Nature of Testimony Proffered Questionable
Courts also will analyze the actual testimony being offered when determining the admissibility of the plaintiff’s expert’s testimony, to see whether the opinion has veered improperly into bald legal conclusions and disparaging comments against the corporate defendant. Courts have rejected and should reject this type of testimony that provides no assistance to the trier of fact.
Again, Hayes serves as a prime example of this type of situation. Plaintiff’s expert, Statler, attempted to testify that the accident at issue was caused by a “systemic disregard for safety, at all levels, on the part of [defendant]” and that defendant’s failure to install a rollover protection system “flew in the face of any viable product safety program,” “violated…responsible manufacturing practice… and amounted to reckless disregard for safety of its customers and gross negligence.” Hayes, 2007 WL 2668589, *1–2. The court correctly pointed out that in addition to the expert’s other problems, this type of testimony was not admissible because it “deviates from opinions—which are certainly allowed from expert witnesses—to legal conclusion—which are reserved for the jury.” Id. at *3; see also Barnes, At Law No. 98-439 (order excluding the testimony of former FDA medical officer, Dr. Suzanne Parisian, holding that “her testimony was inadmissible legal opinion…”).

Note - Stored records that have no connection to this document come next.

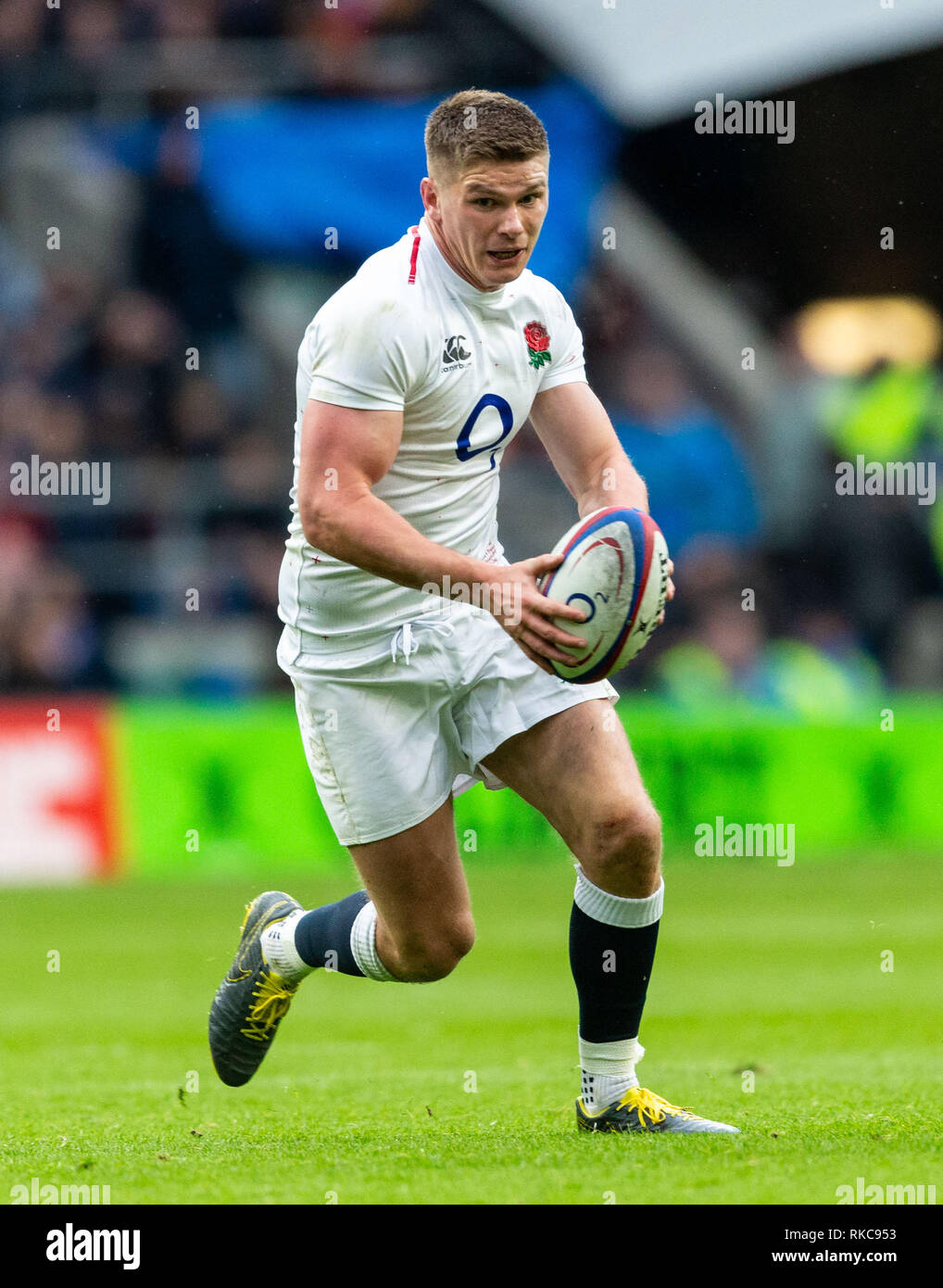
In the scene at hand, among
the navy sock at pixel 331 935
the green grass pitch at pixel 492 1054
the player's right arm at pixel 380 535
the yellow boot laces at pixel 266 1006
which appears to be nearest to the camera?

In addition to stating legal conclusions, Statler’s report went on to declare that “[h]ad the company eschewed subterfuge, and instead confronted legitimate risk concerns and engaged in what it knew to be responsible corporate conduct,” the accident could have been avoided. Hayes, 2007 WL 2668589, *3. This the court excluded as “unduly inflammatory,” noting that his proposed report “reads less like an expert’s unbiased assessment and more like counsel’s closing argument.” Id. In some respects, this part of Hayes may be most notable, in that the court put the brakes on plaintiff’s expert because of the outrageous nature of the opinion offered, when all too often, courts turn a blind eye to invective when clothed in the guise of expert testimony.

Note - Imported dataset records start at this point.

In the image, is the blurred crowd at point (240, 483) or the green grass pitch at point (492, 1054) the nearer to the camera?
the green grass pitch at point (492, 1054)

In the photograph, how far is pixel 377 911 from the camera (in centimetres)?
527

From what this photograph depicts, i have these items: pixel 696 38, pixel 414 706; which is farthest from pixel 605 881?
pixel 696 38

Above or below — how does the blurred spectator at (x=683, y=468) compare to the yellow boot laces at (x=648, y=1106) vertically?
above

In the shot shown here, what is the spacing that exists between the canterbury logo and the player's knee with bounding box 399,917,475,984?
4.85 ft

One must go beyond the traditional Daubert factors when challenging the admissibility of a former regulatory agent attempting to offer legal conclusions under the guise of expert opinion, and in the process, making inflammatory characterizations against the corporate defendant. One factor to consider is whether the expert is the proverbial “expert for hire” whose testimony was prepared solely for litigation. If so, they must offer objective proof to support the reliability of their testimony; simply having impressive credentials, such as serving on the CPSC or the FDA, may not be sufficient. Another factor that must be considered is the type of testimony being offered. Legal conclusions and inflammatory characterizations are not admissible for any expert, regardless of their background, and must be excluded.